**PAGE**

Art as promise and fulfilment

Lecture and discussion evening on the themes, tasks and social effectiveness of building-related socialist art in the planned city of Eisenhüttenstadt and in Brandenburg As part of the travelling exhibition "70 Jahre Kunst am Bau in Deutschland".

1st lecture
Dr Christine Onnen
, Head of Inventory and Documentation, Brandenburg State Office for Architectural Conservation and Archaeological State Museum (BLDAM)

Since 2021, the Brandenburg State Office for Architectural Conservation and Archaeological State Museum (BLDAM) has been carrying out recording projects of building-related art from the GDR era. In addition to the industrial locations and socialist planned towns of Schwedt/Oder and Eisenhüttenstadt, the focus is initially on the former district capitals of the GDR. The examination of this extremely rich and diverse stock of state-controlled art is carried out simultaneously from an art historical perspective, focussing on visual language and content, and from a restoration perspective, which focuses on the work techniques and materiality.

**STATED PROBLEM 1**
List the three aspects of building-related socialist art that the evening addresses, according to the event description.
**STATED PROBLEM 2**
Decide whether each statement agrees with the event description. Answer yes or no, and quote the deciding words.
(a) The BLDAM has been recording building-related art from the GDR era since 2021.
(b) The evening is part of the travelling exhibition "70 Jahre Kunst am Bau in Deutschland".
(c) The restoration perspective focuses on visual language and content.
**STATED PROBLEM 3**
Return the passage of the event description that begins with "1st lecture" and ends after "techniques and materiality.", copied word for word.

**DATASET EXCERPT**
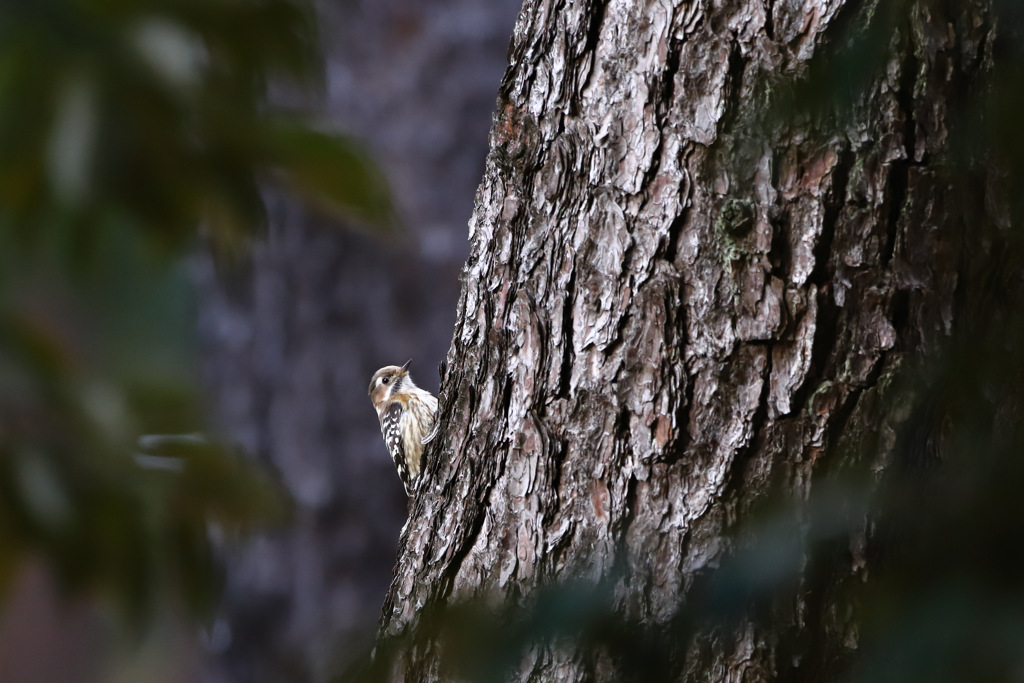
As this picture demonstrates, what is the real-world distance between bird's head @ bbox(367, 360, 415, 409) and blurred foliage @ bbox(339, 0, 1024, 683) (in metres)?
2.36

**COMPLETE OUTPUT 1**
- Themes
- Tasks
- Social effectiveness

**COMPLETE OUTPUT 2**
(a) Yes: "Since 2021, the Brandenburg State Office for Architectural Conservation and Archaeological State Museum (BLDAM) has been carrying out recording projects of building-related art from the GDR era."
(b) Yes: "As part of the travelling exhibition "70 Jahre Kunst am Bau in Deutschland"."
(c) No: "from a restoration perspective, which focuses on the work techniques and materiality."

**COMPLETE OUTPUT 3**
1st lecture
Dr Christine Onnen
, Head of Inventory and Documentation, Brandenburg State Office for Architectural Conservation and Archaeological State Museum (BLDAM)

Since 2021, the Brandenburg State Office for Architectural Conservation and Archaeological State Museum (BLDAM) has been carrying out recording projects of building-related art from the GDR era. In addition to the industrial locations and socialist planned towns of Schwedt/Oder and Eisenhüttenstadt, the focus is initially on the former district capitals of the GDR. The examination of this extremely rich and diverse stock of state-controlled art is carried out simultaneously from an art historical perspective, focussing on visual language and content, and from a restoration perspective, which focuses on the work techniques and materiality.